Employers who have four or more employees must carry workers’ compensation coverage. This includes full-time, part-time and seasonal workers. Construction industry employers, regardless of the number of employees, must also have coverage. Florida law considers corporate officers, such as CEOs or CFOs, as employees, so they count in the total number of employees when determining coverage requirements.
Exemptions and exceptions
There are some notable exceptions to the general rules about workers’ compensation coverage.
Agricultural employers who have fewer than six regular employees and fewer than 12 seasonal employees during any calendar year may be exempt from having coverage.
Sole proprietors, business partners and LLC members may choose to exempt themselves from the requirement. However, they can still opt to include themselves if desired.

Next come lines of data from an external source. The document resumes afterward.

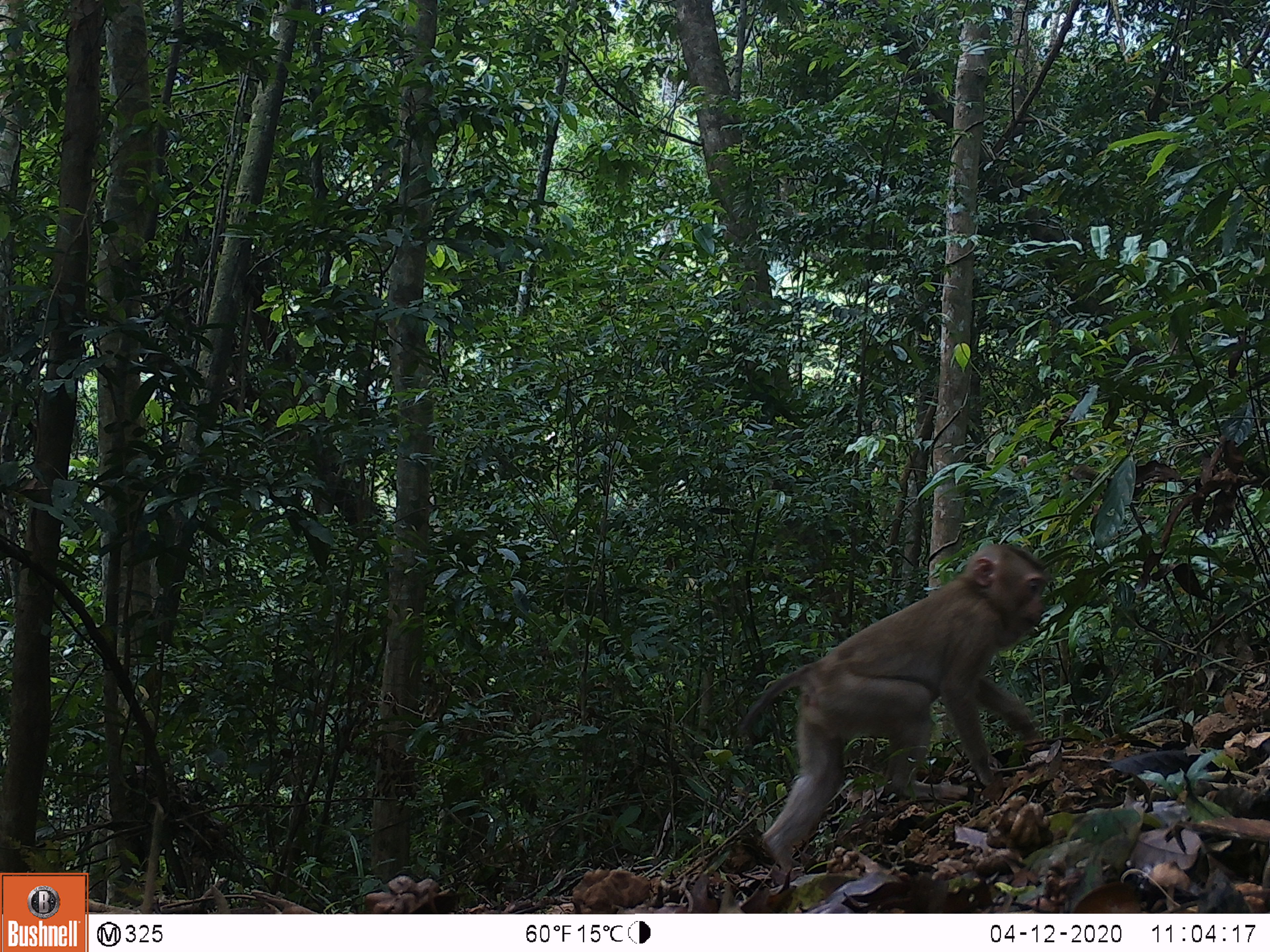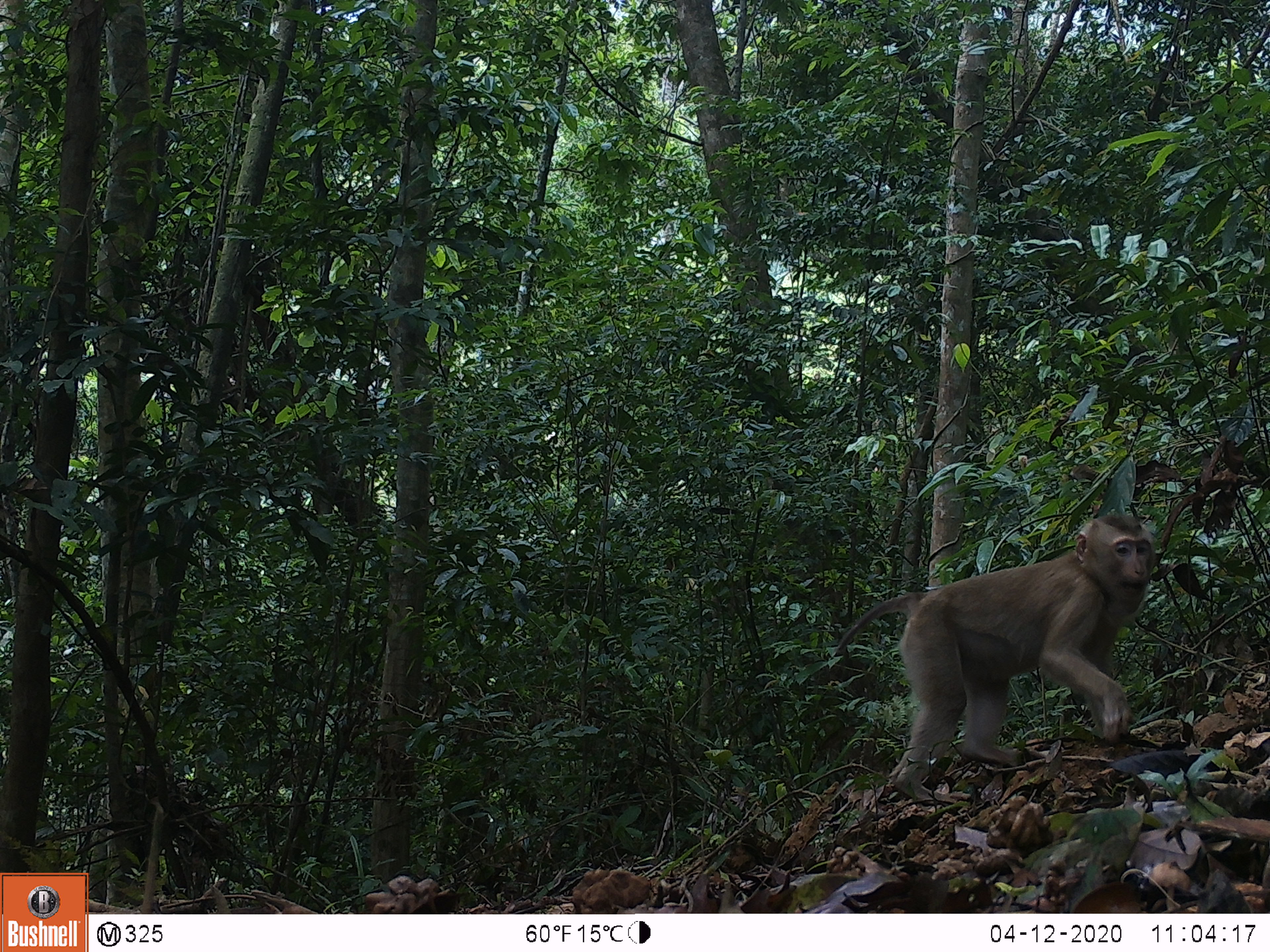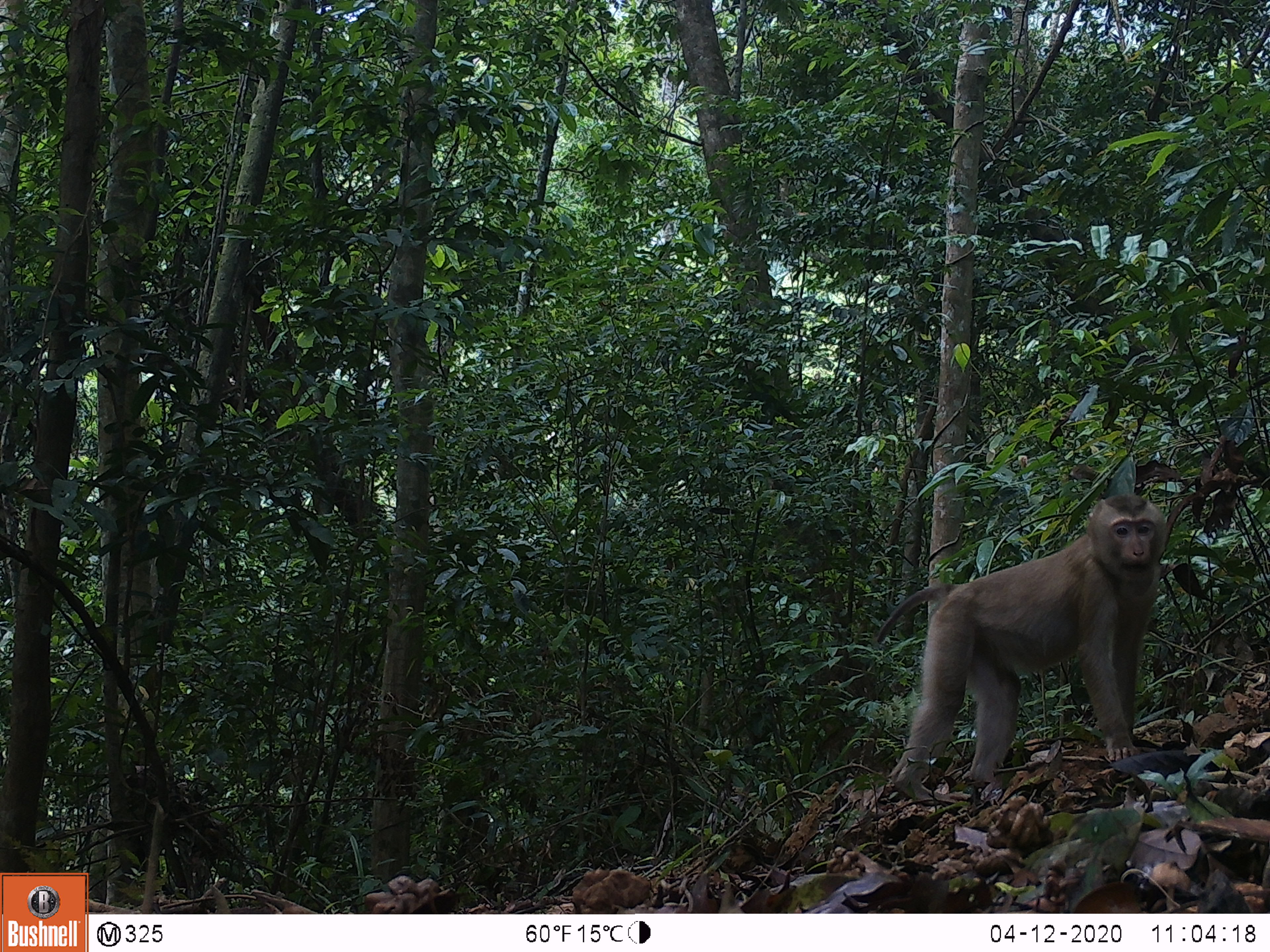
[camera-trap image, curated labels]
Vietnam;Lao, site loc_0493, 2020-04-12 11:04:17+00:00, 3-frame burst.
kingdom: Animalia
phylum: Chordata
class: Mammalia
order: Primates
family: Cercopithecidae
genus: Macaca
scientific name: Macaca nemestrina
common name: pig-tailed macaque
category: pig tailed macaque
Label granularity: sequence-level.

All employees in the construction industry, regardless of the number of employees, must have workers’ compensation insurance. This rule applies to general contractors and subcontractors.
Verification of coverage
If you are unsure whether your employer has workers’ compensation coverage, you can take steps to verify it. The Florida Division of Workers’ Compensation provides an online tool where you can search for your employer’s coverage status. You’ll need your employer’s Federal Employer Identification Number or the workers’ compensation policy number to conduct the search.
Workers’ compensation coverage helps protect employees in the event of work-related injuries or illnesses. Florida law does mandate it in most cases, but you should check if you think your employer may qualify for an exemption.